Friday, April 3, 2009

Friday Wrap Up

This has been one hell of a week! Last Saturday at about 1pm Westin came out of his room thinking he was having a low blood sugar. He checked and he was 73. Not low per say but treatable. I was doing dishes so I gave him a juice box and went back to the sink. A few moments later he walked out to me, sat the juice box down on the counter and tapped me on the arm. I turned to look at him to find he was in the midst of a partial seizure affecting his left side of his face. I was amazed that he could walk out to me and stand there while he was having it. It makes sense though as it was just a part of his brain seizing.

So then on Sunday his difficulty swallowing returned in a big way. It had kind of started days earlier but Sunday it was bad enough that he was upset by it. I called the gastro on call and got a script for flovent called in. So my kid with asthma has to use another inhaler, but this time he has to swallow it.

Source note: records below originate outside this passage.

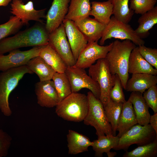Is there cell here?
Masks as SVG:
<instances>
[{
  "instance_id": "obj_1",
  "label": "cell",
  "mask_w": 157,
  "mask_h": 157,
  "mask_svg": "<svg viewBox=\"0 0 157 157\" xmlns=\"http://www.w3.org/2000/svg\"><path fill=\"white\" fill-rule=\"evenodd\" d=\"M36 23L11 37L0 40V54H4L20 48L42 46L49 44V33L45 26Z\"/></svg>"
},
{
  "instance_id": "obj_2",
  "label": "cell",
  "mask_w": 157,
  "mask_h": 157,
  "mask_svg": "<svg viewBox=\"0 0 157 157\" xmlns=\"http://www.w3.org/2000/svg\"><path fill=\"white\" fill-rule=\"evenodd\" d=\"M136 47L130 40H124L121 42L116 40L113 42L112 47L105 58L111 73L113 75H118L124 90L129 79L130 55Z\"/></svg>"
},
{
  "instance_id": "obj_3",
  "label": "cell",
  "mask_w": 157,
  "mask_h": 157,
  "mask_svg": "<svg viewBox=\"0 0 157 157\" xmlns=\"http://www.w3.org/2000/svg\"><path fill=\"white\" fill-rule=\"evenodd\" d=\"M56 107V113L64 119L75 122L83 121L88 110L87 95L72 92Z\"/></svg>"
},
{
  "instance_id": "obj_4",
  "label": "cell",
  "mask_w": 157,
  "mask_h": 157,
  "mask_svg": "<svg viewBox=\"0 0 157 157\" xmlns=\"http://www.w3.org/2000/svg\"><path fill=\"white\" fill-rule=\"evenodd\" d=\"M33 73L26 65L11 68L0 73V110L5 116L12 113L9 102V96L24 75Z\"/></svg>"
},
{
  "instance_id": "obj_5",
  "label": "cell",
  "mask_w": 157,
  "mask_h": 157,
  "mask_svg": "<svg viewBox=\"0 0 157 157\" xmlns=\"http://www.w3.org/2000/svg\"><path fill=\"white\" fill-rule=\"evenodd\" d=\"M87 95L88 110L83 120L84 124L93 127L98 137L105 135H113L111 125L106 117L101 101L90 91L88 92Z\"/></svg>"
},
{
  "instance_id": "obj_6",
  "label": "cell",
  "mask_w": 157,
  "mask_h": 157,
  "mask_svg": "<svg viewBox=\"0 0 157 157\" xmlns=\"http://www.w3.org/2000/svg\"><path fill=\"white\" fill-rule=\"evenodd\" d=\"M88 74L97 83L100 89L99 99L103 106L110 99V92L114 85L115 75L111 73L105 58L98 60L89 68Z\"/></svg>"
},
{
  "instance_id": "obj_7",
  "label": "cell",
  "mask_w": 157,
  "mask_h": 157,
  "mask_svg": "<svg viewBox=\"0 0 157 157\" xmlns=\"http://www.w3.org/2000/svg\"><path fill=\"white\" fill-rule=\"evenodd\" d=\"M157 139V134L150 124L142 125L136 124L120 138L118 145L113 149L127 150L131 145L138 146L145 145Z\"/></svg>"
},
{
  "instance_id": "obj_8",
  "label": "cell",
  "mask_w": 157,
  "mask_h": 157,
  "mask_svg": "<svg viewBox=\"0 0 157 157\" xmlns=\"http://www.w3.org/2000/svg\"><path fill=\"white\" fill-rule=\"evenodd\" d=\"M112 38L122 40H129L135 45H144V41L136 33L135 31L128 24L124 23L115 18L114 16L106 25L99 44L103 45L107 39Z\"/></svg>"
},
{
  "instance_id": "obj_9",
  "label": "cell",
  "mask_w": 157,
  "mask_h": 157,
  "mask_svg": "<svg viewBox=\"0 0 157 157\" xmlns=\"http://www.w3.org/2000/svg\"><path fill=\"white\" fill-rule=\"evenodd\" d=\"M65 73L69 81L72 92H78L82 89L86 88L99 99L100 92L99 85L87 74L84 69L75 65L67 66Z\"/></svg>"
},
{
  "instance_id": "obj_10",
  "label": "cell",
  "mask_w": 157,
  "mask_h": 157,
  "mask_svg": "<svg viewBox=\"0 0 157 157\" xmlns=\"http://www.w3.org/2000/svg\"><path fill=\"white\" fill-rule=\"evenodd\" d=\"M49 44L59 54L67 66L75 65L76 61L67 39L63 23L49 34Z\"/></svg>"
},
{
  "instance_id": "obj_11",
  "label": "cell",
  "mask_w": 157,
  "mask_h": 157,
  "mask_svg": "<svg viewBox=\"0 0 157 157\" xmlns=\"http://www.w3.org/2000/svg\"><path fill=\"white\" fill-rule=\"evenodd\" d=\"M40 46L34 47L25 51L14 50L6 55L0 54V71L26 65L31 59L39 56Z\"/></svg>"
},
{
  "instance_id": "obj_12",
  "label": "cell",
  "mask_w": 157,
  "mask_h": 157,
  "mask_svg": "<svg viewBox=\"0 0 157 157\" xmlns=\"http://www.w3.org/2000/svg\"><path fill=\"white\" fill-rule=\"evenodd\" d=\"M97 42H88L76 61V67L83 69L89 68L98 60L106 58L112 47L113 42L103 46L99 45Z\"/></svg>"
},
{
  "instance_id": "obj_13",
  "label": "cell",
  "mask_w": 157,
  "mask_h": 157,
  "mask_svg": "<svg viewBox=\"0 0 157 157\" xmlns=\"http://www.w3.org/2000/svg\"><path fill=\"white\" fill-rule=\"evenodd\" d=\"M10 5V13L19 18L24 25H27L31 20L43 23L41 19L45 18L46 9L35 10L31 1L24 4L22 0H13Z\"/></svg>"
},
{
  "instance_id": "obj_14",
  "label": "cell",
  "mask_w": 157,
  "mask_h": 157,
  "mask_svg": "<svg viewBox=\"0 0 157 157\" xmlns=\"http://www.w3.org/2000/svg\"><path fill=\"white\" fill-rule=\"evenodd\" d=\"M35 91L37 103L42 107L53 108L59 102L58 94L53 81L37 83L35 85Z\"/></svg>"
},
{
  "instance_id": "obj_15",
  "label": "cell",
  "mask_w": 157,
  "mask_h": 157,
  "mask_svg": "<svg viewBox=\"0 0 157 157\" xmlns=\"http://www.w3.org/2000/svg\"><path fill=\"white\" fill-rule=\"evenodd\" d=\"M70 0H53L45 18V28L49 34L58 28L65 19Z\"/></svg>"
},
{
  "instance_id": "obj_16",
  "label": "cell",
  "mask_w": 157,
  "mask_h": 157,
  "mask_svg": "<svg viewBox=\"0 0 157 157\" xmlns=\"http://www.w3.org/2000/svg\"><path fill=\"white\" fill-rule=\"evenodd\" d=\"M63 24L66 35L76 61L86 47L88 41L75 25L74 22L65 19Z\"/></svg>"
},
{
  "instance_id": "obj_17",
  "label": "cell",
  "mask_w": 157,
  "mask_h": 157,
  "mask_svg": "<svg viewBox=\"0 0 157 157\" xmlns=\"http://www.w3.org/2000/svg\"><path fill=\"white\" fill-rule=\"evenodd\" d=\"M74 22L88 42H98L102 37L106 26L89 16Z\"/></svg>"
},
{
  "instance_id": "obj_18",
  "label": "cell",
  "mask_w": 157,
  "mask_h": 157,
  "mask_svg": "<svg viewBox=\"0 0 157 157\" xmlns=\"http://www.w3.org/2000/svg\"><path fill=\"white\" fill-rule=\"evenodd\" d=\"M157 83L156 75L145 73L133 74L127 81L125 90L128 92H138L143 94L147 90Z\"/></svg>"
},
{
  "instance_id": "obj_19",
  "label": "cell",
  "mask_w": 157,
  "mask_h": 157,
  "mask_svg": "<svg viewBox=\"0 0 157 157\" xmlns=\"http://www.w3.org/2000/svg\"><path fill=\"white\" fill-rule=\"evenodd\" d=\"M129 73H145L156 75L157 69L146 61L142 56L136 47L130 55L128 65Z\"/></svg>"
},
{
  "instance_id": "obj_20",
  "label": "cell",
  "mask_w": 157,
  "mask_h": 157,
  "mask_svg": "<svg viewBox=\"0 0 157 157\" xmlns=\"http://www.w3.org/2000/svg\"><path fill=\"white\" fill-rule=\"evenodd\" d=\"M142 94L133 92L128 101L133 106V108L138 124L145 125L149 123L150 114L149 107L144 99Z\"/></svg>"
},
{
  "instance_id": "obj_21",
  "label": "cell",
  "mask_w": 157,
  "mask_h": 157,
  "mask_svg": "<svg viewBox=\"0 0 157 157\" xmlns=\"http://www.w3.org/2000/svg\"><path fill=\"white\" fill-rule=\"evenodd\" d=\"M68 154L76 155L88 151L93 142L86 136L72 130H69L67 135Z\"/></svg>"
},
{
  "instance_id": "obj_22",
  "label": "cell",
  "mask_w": 157,
  "mask_h": 157,
  "mask_svg": "<svg viewBox=\"0 0 157 157\" xmlns=\"http://www.w3.org/2000/svg\"><path fill=\"white\" fill-rule=\"evenodd\" d=\"M119 138L113 135H104L98 137L97 140L93 141L92 146L95 152V156L101 157L104 153L106 154L108 157H114L117 155L115 152H111L118 145Z\"/></svg>"
},
{
  "instance_id": "obj_23",
  "label": "cell",
  "mask_w": 157,
  "mask_h": 157,
  "mask_svg": "<svg viewBox=\"0 0 157 157\" xmlns=\"http://www.w3.org/2000/svg\"><path fill=\"white\" fill-rule=\"evenodd\" d=\"M138 124L132 104L128 101L123 103L118 120L117 135L120 138L135 125Z\"/></svg>"
},
{
  "instance_id": "obj_24",
  "label": "cell",
  "mask_w": 157,
  "mask_h": 157,
  "mask_svg": "<svg viewBox=\"0 0 157 157\" xmlns=\"http://www.w3.org/2000/svg\"><path fill=\"white\" fill-rule=\"evenodd\" d=\"M39 56L56 72H65L67 67V65L59 54L49 44L40 46Z\"/></svg>"
},
{
  "instance_id": "obj_25",
  "label": "cell",
  "mask_w": 157,
  "mask_h": 157,
  "mask_svg": "<svg viewBox=\"0 0 157 157\" xmlns=\"http://www.w3.org/2000/svg\"><path fill=\"white\" fill-rule=\"evenodd\" d=\"M65 19L75 22L90 15L91 4L90 0H70Z\"/></svg>"
},
{
  "instance_id": "obj_26",
  "label": "cell",
  "mask_w": 157,
  "mask_h": 157,
  "mask_svg": "<svg viewBox=\"0 0 157 157\" xmlns=\"http://www.w3.org/2000/svg\"><path fill=\"white\" fill-rule=\"evenodd\" d=\"M26 65L38 76L40 81L52 79L56 72L54 69L40 56L35 57L29 60Z\"/></svg>"
},
{
  "instance_id": "obj_27",
  "label": "cell",
  "mask_w": 157,
  "mask_h": 157,
  "mask_svg": "<svg viewBox=\"0 0 157 157\" xmlns=\"http://www.w3.org/2000/svg\"><path fill=\"white\" fill-rule=\"evenodd\" d=\"M138 22V26L135 30L136 33L142 39L147 38L149 30L157 23V6L141 15Z\"/></svg>"
},
{
  "instance_id": "obj_28",
  "label": "cell",
  "mask_w": 157,
  "mask_h": 157,
  "mask_svg": "<svg viewBox=\"0 0 157 157\" xmlns=\"http://www.w3.org/2000/svg\"><path fill=\"white\" fill-rule=\"evenodd\" d=\"M90 15L99 22L107 25L113 15V6L110 0L103 2L93 1L91 3Z\"/></svg>"
},
{
  "instance_id": "obj_29",
  "label": "cell",
  "mask_w": 157,
  "mask_h": 157,
  "mask_svg": "<svg viewBox=\"0 0 157 157\" xmlns=\"http://www.w3.org/2000/svg\"><path fill=\"white\" fill-rule=\"evenodd\" d=\"M113 6V15L119 21L128 24L134 12L129 7V0H110Z\"/></svg>"
},
{
  "instance_id": "obj_30",
  "label": "cell",
  "mask_w": 157,
  "mask_h": 157,
  "mask_svg": "<svg viewBox=\"0 0 157 157\" xmlns=\"http://www.w3.org/2000/svg\"><path fill=\"white\" fill-rule=\"evenodd\" d=\"M123 104L122 103L114 101L110 98L104 106L106 115L111 125L114 136L116 135L118 120Z\"/></svg>"
},
{
  "instance_id": "obj_31",
  "label": "cell",
  "mask_w": 157,
  "mask_h": 157,
  "mask_svg": "<svg viewBox=\"0 0 157 157\" xmlns=\"http://www.w3.org/2000/svg\"><path fill=\"white\" fill-rule=\"evenodd\" d=\"M52 79L58 94L60 102L72 92L70 83L65 72H56Z\"/></svg>"
},
{
  "instance_id": "obj_32",
  "label": "cell",
  "mask_w": 157,
  "mask_h": 157,
  "mask_svg": "<svg viewBox=\"0 0 157 157\" xmlns=\"http://www.w3.org/2000/svg\"><path fill=\"white\" fill-rule=\"evenodd\" d=\"M157 156V139L149 144L138 146L130 151H126L123 157H156Z\"/></svg>"
},
{
  "instance_id": "obj_33",
  "label": "cell",
  "mask_w": 157,
  "mask_h": 157,
  "mask_svg": "<svg viewBox=\"0 0 157 157\" xmlns=\"http://www.w3.org/2000/svg\"><path fill=\"white\" fill-rule=\"evenodd\" d=\"M24 25L20 19L16 16L10 17L8 21L0 24V40L18 32Z\"/></svg>"
},
{
  "instance_id": "obj_34",
  "label": "cell",
  "mask_w": 157,
  "mask_h": 157,
  "mask_svg": "<svg viewBox=\"0 0 157 157\" xmlns=\"http://www.w3.org/2000/svg\"><path fill=\"white\" fill-rule=\"evenodd\" d=\"M130 8L136 14L142 15L153 8L157 0H130Z\"/></svg>"
},
{
  "instance_id": "obj_35",
  "label": "cell",
  "mask_w": 157,
  "mask_h": 157,
  "mask_svg": "<svg viewBox=\"0 0 157 157\" xmlns=\"http://www.w3.org/2000/svg\"><path fill=\"white\" fill-rule=\"evenodd\" d=\"M123 88L119 78L117 74H115L114 84L110 92V98L116 102L123 103L125 102L126 101Z\"/></svg>"
},
{
  "instance_id": "obj_36",
  "label": "cell",
  "mask_w": 157,
  "mask_h": 157,
  "mask_svg": "<svg viewBox=\"0 0 157 157\" xmlns=\"http://www.w3.org/2000/svg\"><path fill=\"white\" fill-rule=\"evenodd\" d=\"M138 47V51L142 56L157 69V49L148 47L144 45Z\"/></svg>"
},
{
  "instance_id": "obj_37",
  "label": "cell",
  "mask_w": 157,
  "mask_h": 157,
  "mask_svg": "<svg viewBox=\"0 0 157 157\" xmlns=\"http://www.w3.org/2000/svg\"><path fill=\"white\" fill-rule=\"evenodd\" d=\"M143 97L149 108L152 109L154 113H157V86H153L143 93Z\"/></svg>"
},
{
  "instance_id": "obj_38",
  "label": "cell",
  "mask_w": 157,
  "mask_h": 157,
  "mask_svg": "<svg viewBox=\"0 0 157 157\" xmlns=\"http://www.w3.org/2000/svg\"><path fill=\"white\" fill-rule=\"evenodd\" d=\"M12 140L11 137L8 133L0 129V157L8 155Z\"/></svg>"
},
{
  "instance_id": "obj_39",
  "label": "cell",
  "mask_w": 157,
  "mask_h": 157,
  "mask_svg": "<svg viewBox=\"0 0 157 157\" xmlns=\"http://www.w3.org/2000/svg\"><path fill=\"white\" fill-rule=\"evenodd\" d=\"M149 123L157 134V113L150 116Z\"/></svg>"
},
{
  "instance_id": "obj_40",
  "label": "cell",
  "mask_w": 157,
  "mask_h": 157,
  "mask_svg": "<svg viewBox=\"0 0 157 157\" xmlns=\"http://www.w3.org/2000/svg\"><path fill=\"white\" fill-rule=\"evenodd\" d=\"M12 0H0V6H7Z\"/></svg>"
}]
</instances>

After playing back the last few months, since we stopped the prevacid, trying to figure out what caused the change in swallowing, we have decided either allergies or milk. So we stopped all dairy. Well, Westin stopped all dairy. I have also added a antihistamine to help with the extra post nasal drip due to the time of the year. Believe me, he is on plenty of allergy meds already. But he did complain about thick mucus and drainage. I read somewhere online that the post nasal drip could contribute to increased stomach acid, which could be causing the esophilic esophagitis (sp?). So I am going after both options at once. If we see some relief we will stop the flovent and see if we continue to see relief. If we do then we will re-add dairy and see what happens. Ugh, playing guinea pig with your kid is not fun!

Then on top of all of this he has had this tremor in his lip when he eats. I have to wonder if it is a residual effect from the seizure? It seems to be slowly going away.

So, this week can be written off as for the dogs. We did ZERO school work as I couldn't concentrate and neither could Westin. I am so glad he isn't in school. That would be a nightmare.